The One Dish Sunny Anderson Says She'll Never Eat

The Kitchen's Sunny Anderson is going to be hippity-hoppity on her way to a streaming service near you for the Easter Basket Challenge beginning March 1. Anderson will serve as host of this mini cooking series — there are five one-hour episodes — dedicated to all things Easter. The production can be viewed on either the Food Network or discovery+. According to Discovery, this culinary competition show will serve up jelly bean-inspired pop art pastry tarts, Peep-inspired challenges fit for an Easter parade, and "panoramic" Easter eggs that will either inspire a good tale or an epic fail. And to sweeten the basket, the crown Easter Basket challenge winner will get a gold egg with $25,000 inside. 

This new show sounds like a ton of fun and Anderson is the perfect person to lead this effort. Rest assured, however, that there is one food that Anderson will be steering clear of during her Easter Basket Challenge series. Yes, even celebrity chefs have foods and dishes they don't enjoy, and Anderson is no different. And after reading up on the one Anderson says she will never eat, we're with her. Something about this dish puts our palate in a state of dread. What is it? 

Pepper pot soup in a can

Get ready for your gag reflex to kick in, because Anderson is so right when she said in a Food Network interview that she could never eat seafood pepper pot soup after competing on Chopped All-Stars. Anderson revealed to Food Network that of the Chopped basket that contained rack of venison, seafood pepper pot soup, potato pierogis, and okra, "I'd never seen that seafood pepper pot soup in a can. I've seen some crazy stuff in a can, but I've never seen that in my life. If I saw that in a grocery store, I would run the other way. I want nothing to do with it ever again!" 

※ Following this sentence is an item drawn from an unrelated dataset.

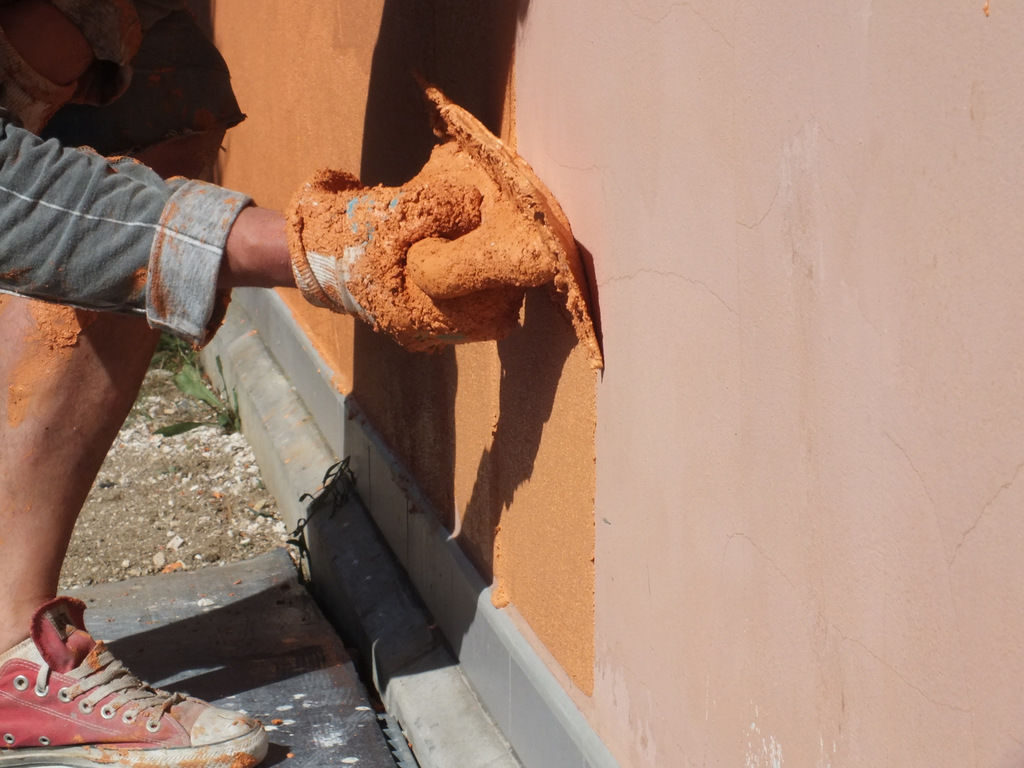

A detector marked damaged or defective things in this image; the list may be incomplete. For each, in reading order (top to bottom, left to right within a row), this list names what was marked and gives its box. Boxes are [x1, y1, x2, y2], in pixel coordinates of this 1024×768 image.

cracked wall surface [516, 1, 1024, 768]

What is pepper pot soup? According to The Spruce Eats, it's a hearty dish that contains tripe, veal, vegetables, and lots of black pepper. Tripe definitely doesn't excite our taste buds, and the thought of it in a can makes it even less appetizing. But despite what the thought of it does to our mouth, pepper pot soup has an interesting back story.

In 2012, Philadelphia's PBS station WHYY shared that before Philly cheesesteaks became synonymous with the city, this soup with Caribbean origins was one of their signature dishes. In fact, there are tales that George Washington ate pepper pot soup during his winter at Valley Forge. For more than a century, the Campbell's Soup company made a condensed version of their own. However, regardless of its history, we agree with Anderson. Bring on the chocolate Easter bunnies instead.